Weighting Strategies for Disaggregated Racial/Ethnic Data
Friday, January 29, 2021 | 10 a.m.–11:30 a.m. PT
Presenters: Ninez Ponce, Director, Tara Becker, Senior Researcher, and Brian Wells, Survey Methodologist, UCLA Center for Health Policy Research
This webinar will discuss the ways in which survey weighting processes can and cannot be used to improve the representativeness of data on small and disaggregated populations within population surveys. Presentations will cover the purpose of providing survey weights that account for specific subpopulations, things to consider when selecting a control population to use for calibration, and methods of accounting for small subgroups in weighting data.

Collection and Reporting of Data on the Multiracial Population
Friday, February 26, 2021 | 10 a.m.–11:30 a.m. PT
Presenters: Jacqueline Lucas, Health Statistician/Epidemiologist, National Center for Health Statistics (NCHS); and Neil Ruiz, Associate Director of Global Migration and Demography, Pew Research Center
As more surveys and other health data sources want to allow respondents to identify with the multiple races that reflect their identity, data managers are working on the strategies for developing the best question wording, tabulation methods, and dissemination strategies to most accurately reflect the population. Neil Ruiz will discuss trends in capturing multiracial identity and the implications for researchers.
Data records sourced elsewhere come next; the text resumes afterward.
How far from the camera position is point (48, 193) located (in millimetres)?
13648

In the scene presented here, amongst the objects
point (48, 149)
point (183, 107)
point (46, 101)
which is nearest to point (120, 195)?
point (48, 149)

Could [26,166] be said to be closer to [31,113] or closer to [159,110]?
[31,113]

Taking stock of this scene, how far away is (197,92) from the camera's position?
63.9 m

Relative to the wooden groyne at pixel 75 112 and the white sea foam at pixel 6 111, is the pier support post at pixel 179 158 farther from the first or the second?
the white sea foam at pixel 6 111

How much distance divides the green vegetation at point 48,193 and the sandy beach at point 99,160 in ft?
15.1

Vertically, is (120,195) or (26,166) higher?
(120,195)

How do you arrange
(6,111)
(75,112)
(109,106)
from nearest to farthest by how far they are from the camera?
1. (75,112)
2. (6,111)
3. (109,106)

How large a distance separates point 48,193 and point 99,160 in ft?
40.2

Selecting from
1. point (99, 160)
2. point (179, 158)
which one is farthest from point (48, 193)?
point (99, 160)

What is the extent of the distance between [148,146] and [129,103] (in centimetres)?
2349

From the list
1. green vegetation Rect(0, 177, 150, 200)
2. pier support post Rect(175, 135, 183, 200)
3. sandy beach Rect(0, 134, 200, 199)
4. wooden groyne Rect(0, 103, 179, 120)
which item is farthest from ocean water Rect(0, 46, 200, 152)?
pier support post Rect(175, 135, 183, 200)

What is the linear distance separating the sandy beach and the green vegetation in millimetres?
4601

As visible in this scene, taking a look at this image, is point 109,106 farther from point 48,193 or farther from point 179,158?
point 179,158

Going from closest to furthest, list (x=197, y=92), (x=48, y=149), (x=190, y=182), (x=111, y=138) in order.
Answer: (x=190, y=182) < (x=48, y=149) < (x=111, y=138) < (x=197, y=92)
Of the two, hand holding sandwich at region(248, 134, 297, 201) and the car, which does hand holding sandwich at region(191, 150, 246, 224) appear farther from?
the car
Jacqueline Lucas will share trends in federal health surveys, such as the National Health Interview Survey, and how data is processed, and how researchers can access racial/ethnic data in public use files as well as a federal Research Data Center (RDC) locations.
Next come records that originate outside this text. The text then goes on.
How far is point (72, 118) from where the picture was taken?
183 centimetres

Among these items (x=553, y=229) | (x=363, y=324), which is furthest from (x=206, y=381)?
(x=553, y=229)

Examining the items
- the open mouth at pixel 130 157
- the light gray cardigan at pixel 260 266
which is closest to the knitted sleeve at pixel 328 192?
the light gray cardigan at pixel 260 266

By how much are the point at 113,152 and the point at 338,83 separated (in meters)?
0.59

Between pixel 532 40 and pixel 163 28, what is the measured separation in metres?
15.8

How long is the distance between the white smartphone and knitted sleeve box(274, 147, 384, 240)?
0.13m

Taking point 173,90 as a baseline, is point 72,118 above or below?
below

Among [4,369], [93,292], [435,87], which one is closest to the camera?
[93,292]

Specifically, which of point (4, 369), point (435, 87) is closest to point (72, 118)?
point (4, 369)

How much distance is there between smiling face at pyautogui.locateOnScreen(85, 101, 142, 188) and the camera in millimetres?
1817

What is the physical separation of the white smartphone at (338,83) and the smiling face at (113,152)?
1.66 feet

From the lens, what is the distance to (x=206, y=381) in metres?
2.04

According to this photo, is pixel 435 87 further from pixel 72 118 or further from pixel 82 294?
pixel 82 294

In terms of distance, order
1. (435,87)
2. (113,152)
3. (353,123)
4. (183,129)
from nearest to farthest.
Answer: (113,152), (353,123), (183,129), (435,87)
Strategies in Mitigating Disclosure Risk in Disaggregated Racial/Ethnic Data
Friday, April 30, 2021 | 10 a.m.–11:30 a.m. PT
Presenter: Darius J. Singpurwalla, Mathematical Statistician, National Science Foundation’s National Center for Science and Engineering Statistics (NCSES)
This presentation will review several commonly used statistical disclosure limitation (SDL) techniques that are used to protect sensitive government data.  In addition to this review, the presenter will demonstrate these techniques in practice by presenting several case studies. Finally, the presenter will share several useful resources that the audience can refer to for further guidance on available techniques used to protect its data.

Support for this workshop series was provided by a grant from the Robert Wood Johnson Foundation.